If quantum mechanics is the most general theory on physical phenomena, cant it be applied to understand the processes between mind/brain and physical world, which provides us laws of physics over generations and after continuous refinement? Or in other words, if we term a large unknown part of the processes as Consciousness, can quantum theory give us insight in studying Consciousness? Like Schrodinger, Professor Penrose went to Science of Life and then to the neurology and the working of the brain. At this point of the lecture and which was also concluding part, Penrose informed us of the recent works on the area where there is a possibility that in the microtubules in the neuron, quantum processes may be taking place and those processes may be the until best known material processes that rise to Consciousness.
Concluding Remarks, thoughts and after-thoughts:
The
subject matter of the Lecture was vast, interdisciplinary and having high
historical background.

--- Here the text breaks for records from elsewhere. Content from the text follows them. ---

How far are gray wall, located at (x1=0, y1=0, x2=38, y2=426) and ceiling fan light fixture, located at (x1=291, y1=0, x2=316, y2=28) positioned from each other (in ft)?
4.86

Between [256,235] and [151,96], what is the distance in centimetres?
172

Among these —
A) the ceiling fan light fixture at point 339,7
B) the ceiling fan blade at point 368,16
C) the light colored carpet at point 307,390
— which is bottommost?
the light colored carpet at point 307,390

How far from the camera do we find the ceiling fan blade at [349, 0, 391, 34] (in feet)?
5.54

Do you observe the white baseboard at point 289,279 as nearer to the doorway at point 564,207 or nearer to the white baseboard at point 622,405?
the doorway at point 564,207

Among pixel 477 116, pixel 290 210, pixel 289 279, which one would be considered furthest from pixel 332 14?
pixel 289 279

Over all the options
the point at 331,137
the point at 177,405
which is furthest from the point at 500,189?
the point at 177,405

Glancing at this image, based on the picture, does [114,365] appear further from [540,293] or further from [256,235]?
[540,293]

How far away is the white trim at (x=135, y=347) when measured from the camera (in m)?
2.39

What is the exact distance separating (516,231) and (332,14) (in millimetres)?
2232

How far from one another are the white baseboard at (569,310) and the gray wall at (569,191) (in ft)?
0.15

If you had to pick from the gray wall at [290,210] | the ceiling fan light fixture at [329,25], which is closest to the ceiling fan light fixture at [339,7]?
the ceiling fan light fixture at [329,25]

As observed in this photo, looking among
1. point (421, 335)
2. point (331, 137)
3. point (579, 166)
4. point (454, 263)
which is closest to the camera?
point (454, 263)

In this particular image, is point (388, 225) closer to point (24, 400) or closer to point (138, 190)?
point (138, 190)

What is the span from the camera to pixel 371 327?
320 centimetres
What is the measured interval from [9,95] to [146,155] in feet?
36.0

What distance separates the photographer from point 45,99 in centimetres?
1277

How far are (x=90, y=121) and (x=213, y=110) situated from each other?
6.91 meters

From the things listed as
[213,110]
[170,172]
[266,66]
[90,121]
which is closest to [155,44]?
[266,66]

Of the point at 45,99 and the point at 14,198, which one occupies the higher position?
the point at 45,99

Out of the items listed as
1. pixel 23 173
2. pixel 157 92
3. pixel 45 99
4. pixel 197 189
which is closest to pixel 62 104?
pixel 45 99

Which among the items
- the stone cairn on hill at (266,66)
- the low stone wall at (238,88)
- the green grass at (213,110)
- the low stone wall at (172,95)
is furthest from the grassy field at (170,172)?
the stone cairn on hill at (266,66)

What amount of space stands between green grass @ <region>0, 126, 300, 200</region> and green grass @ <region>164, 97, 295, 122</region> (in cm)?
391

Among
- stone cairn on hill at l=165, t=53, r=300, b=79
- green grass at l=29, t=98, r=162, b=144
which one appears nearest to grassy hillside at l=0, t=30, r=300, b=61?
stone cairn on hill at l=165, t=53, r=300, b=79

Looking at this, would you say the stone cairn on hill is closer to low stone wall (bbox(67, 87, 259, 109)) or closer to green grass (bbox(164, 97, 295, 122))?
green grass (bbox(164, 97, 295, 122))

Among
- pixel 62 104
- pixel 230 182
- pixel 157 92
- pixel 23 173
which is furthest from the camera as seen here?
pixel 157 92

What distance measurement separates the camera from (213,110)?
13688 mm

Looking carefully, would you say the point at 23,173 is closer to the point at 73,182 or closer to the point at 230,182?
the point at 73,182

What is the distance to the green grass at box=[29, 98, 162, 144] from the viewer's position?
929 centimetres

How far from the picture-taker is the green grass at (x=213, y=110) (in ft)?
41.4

It also informs quite categorically that we are need of
new insights about which we can approximate but we don’t have one now. In
talking of a more general theory that will incorporate consciousness, we can
visualize how that theory will look like within the present framework but we
have not found one yet.
In
our lives, there are moments when in dim bustle of everyday tinker and clinks,
we hear as if in our dreams a clarion call for knowing things. Those are also
the moments when we understand that our present hunger to know more owes
equally to the previous generations’ efforts and anguish. In the fearful world
of fragmented specialization, Professor Penrose like scientist is an exception.
His subjects of study is varied and in our continuing quest for
knowledge (of the physical and mental world), it is always reassuring as well
as a humbling experience to listen to such people, who though celebrated
themselves are discussing on topics of such
vast and profound nature that it becomes, finally a celebration of
humanity itself. Stephens Hawking, another physicist of our time told this so
beautifully – Humanity’s deepest desire for knowledge is the justification
enough of our continuing quest.
Contributor wordsmith was also a member of the audience at the Lecture Hall. The Hall was packed and wordsmith was delighted to find that Calcutta lives and has not forgotten totally its character to greet a great man or woman wherever she finds one and wherefrom they might have been.